24 After those days his wife Elizabeth conceived, and for five months she remained in seclusion. She said, 25‘This is what the Lord has done for me when he looked favourably on me and took away the disgrace I have endured among my people.’
The people waiting outside the temple begin to wonder – what has delayed the priest? Perhaps they worried that something had happened to him. When the High Priest entered the Holy of Holies, he wore a rope around his waist so that he could be pulled out if something happened – this would not be the case with Zechariah, who was not in the Holy of Holies, but in the incense area before it, but it would have broken temple rules for anyone other than the one who was chosen to burn incense to go inside at the time. Eventually, Zechariah did come out – but he could not talk! What the angel had said had indeed happened; he was unable to speak. He made signs to the people indicating a vision – that he had seen an angel, but, of course, he could not tell them what the angel had said.
Zechariah finished his service, and returned home to his wife, Elizabeth. Can’t you imagine how much he wanted to tell her what the angel had said? And how he must have tried to do so? He must have somehow conveyed the message to her.
And Elizabeth did indeed become pregnant; she hid herself for 5 months – I always wonder about this. Why did she not immediately run and tell her family and friends? Perhaps at first she did not believe it herself, until she felt the baby move. Perhaps she had miscarried many times and wanted to be sure that this time was different. Whatever her reason, she waited until she was “showing”, until her pregnancy was obvious, before going back out into the community. And then she celebrated, for the Lord had looked upon her with favor, and had taken away her disgrace. In the first century, and in all the Old Testament times, to have a child was considered to be a blessing from God (as of course, children are a blessing from God), but to be “barren” was a disgrace. It was a woman’s role to bear children; a woman who did not do so was considered a failure in her role.

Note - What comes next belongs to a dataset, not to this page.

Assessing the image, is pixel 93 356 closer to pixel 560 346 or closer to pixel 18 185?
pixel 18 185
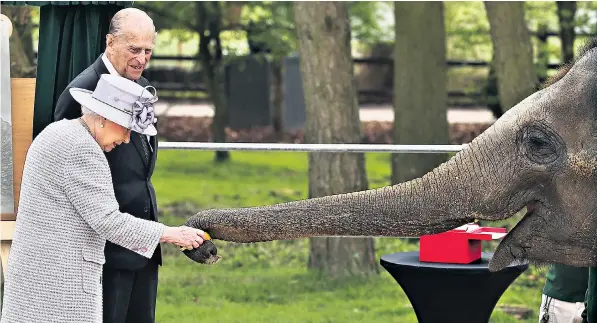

Elizabeth feels that her pregnancy redeems her, returns her to a place of honor in the community. But Elizabeth’s child would be much more – he would be a blessing to all.
The role of women in biblical times was a hard one. They were dependent on husbands and fathers to provide them a home; they could not own property, unless their husband had no relatives, and then only until sons grew to adulthood. For women, their chief role was to bear children, and since at least half of them died before reaching adulthood, that in itself was hard. There was no possibility of work outside the home – we find exceptions as we move into the New Testament, and encounter such women as Lydia, a seller of purple cloth, in Acts. Luke tells more of the story of women than the other gospels do, and we find several women in Acts. We will point out these stories as we go, for they are a perspective fairly unique to Luke.
The photo is a chapel in what is now a suburb of Jerusalem, said to be the home of Zechariah and Elizabeth. The "saints" on either side of the chancel represent Elizabeth and Zechariah.